I think I’m just going to have to reinstall, but for future reference, during the fedora installation, is there a way to make it so that it uses ext4 instead of btrfs?
Sorry, I have almost no experience with Fedora.
How much of a problem is it? At this point all I really need are my school notes, if they are on the portion of the drive that was copied over will I still be ok?
It’s okay, thanks for all your help. Honestly, this was a learning experience and even if my files are lost it’s not too bad.
That’s hard to say. BTRFS may need the part that didn’t copy over in order to access the part that did.
Everyone has to learn the backup lesson the hard way. Sounds like you got off lightly, at least.
Hello everyone, a final update.
I tried everything I could, even btrfs-check (and various other btrfs recovery methods) and none of them worked.
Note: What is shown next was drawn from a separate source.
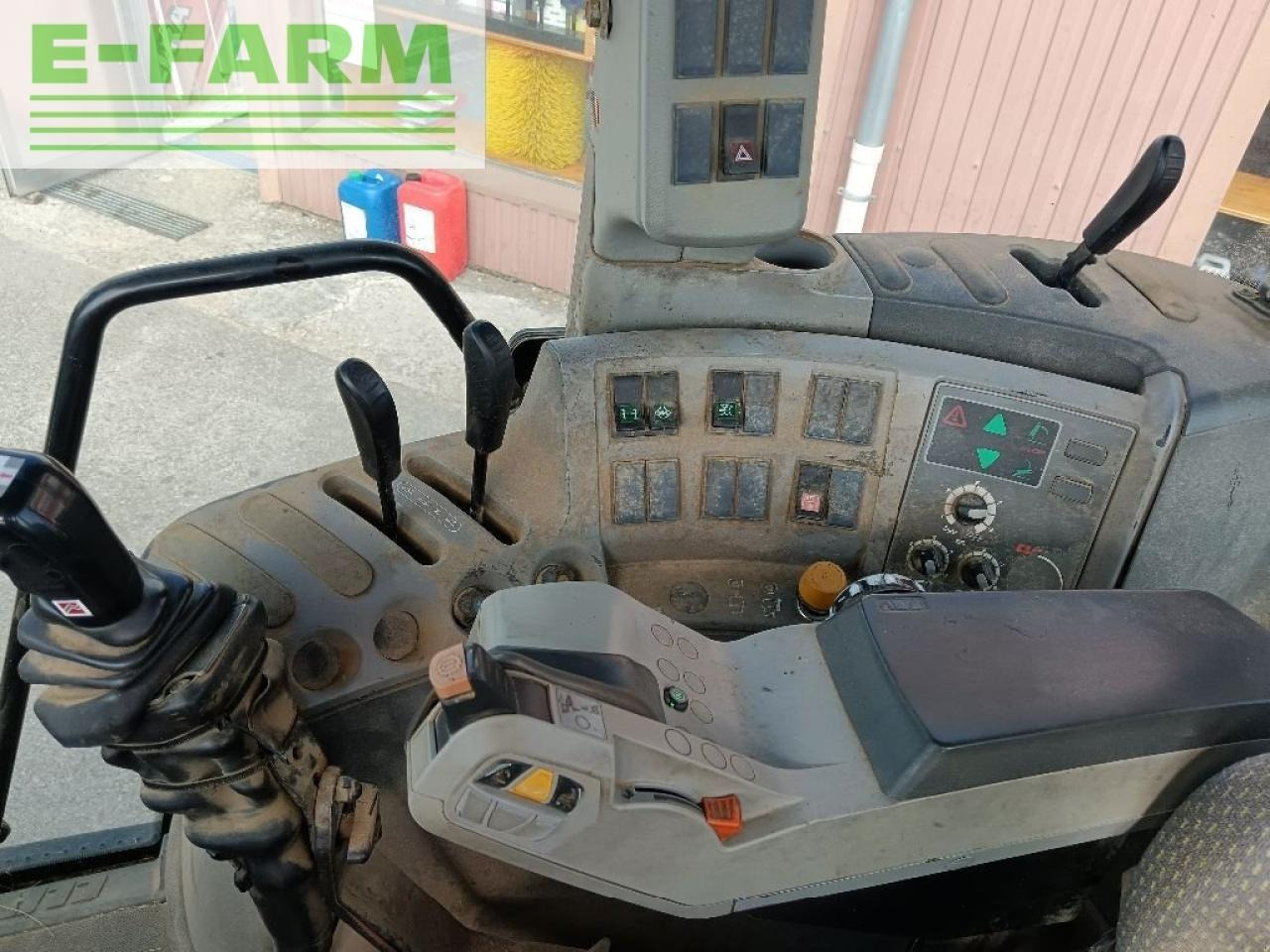 Traktor CLAAS arion 510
Thankfully, I didn’t loose TOO much data, so I’m reinstalling my OS. Despite the data loss, I learned a lot about file systems and the importance of back ups.
Thanks everyone for your help and your time
One last thing you can try is recovering some files with a couple of cli utilities called testdisk
and photorec
(they usually come in the same package from your distro’s repositories). I don’t know how much they support BTRFS but giving them a shot won’t hurt.
Just pointing out a filesystem doesn’t randomly murder it’s self. This most likely IS a hardware problem. Other possibility could be you ran a command that messed with the drive, but unlikely.
You listed the drive model others have been reporting to randomly drop out and crash their systems. This is the most likely hardware issue. Won’t matter which filesystem you choose.
Sorry to disagree, but in my experience, file systems can randomly murder themselves. Not often, but it’s happened to me several times, all some years ago now. I’m sure they weren’t really random, whatever actually caused them happened in the background, or long enough before the actual death that I can’t connect the two, but they were random as far as I could see.
Is that specifically the 500GB model, or any WD_BLACK SN850X? Also, could that just be that that’s the one Framework is offering, and therefore the one that most people are using with it, or is there evidence that it’s actually that model that has a problem? I haven’t run into those reports yet, and I’m concerned as I’ve purchased a larger one of those for my not-yet-delivered FW16.
I guess different experiences then. I have never had one randomly murder its self. If that was the case, then no one would use that filesystem. I’ve had many microsd cards fail when the controller failed but it was never the fault of the exfat or fat32 filesystem on the drives. In my over 10 years of using btrfs on all my machines I have had it fail twice. Once because the hdd was failing, another because I ran a buggy dedup script on it which hosed it. In all cases it wasn’t the filesystem that caused it.
Not sure. I don’t use any of those drives. You would have to do your own research and read up on the problems and do some tests yourself. I would suggest you read through the tracking thread on the issue to see if you might be part of that: [TRACKING] WD_BLACK SN850 sudden death - #10 by jrenken
As I recall, mine were with ext3. As I said, they were quite a while ago.
You would have to do your own research and read up on the problems and do some tests yourself. I would suggest you read through the tracking thread on the issue to see if you might be part of that: [TRACKING] WD_BLACK SN850 sudden death - #10 by jrenken
Thank you for that link. Looks like it isn’t restricted to the 500GB model.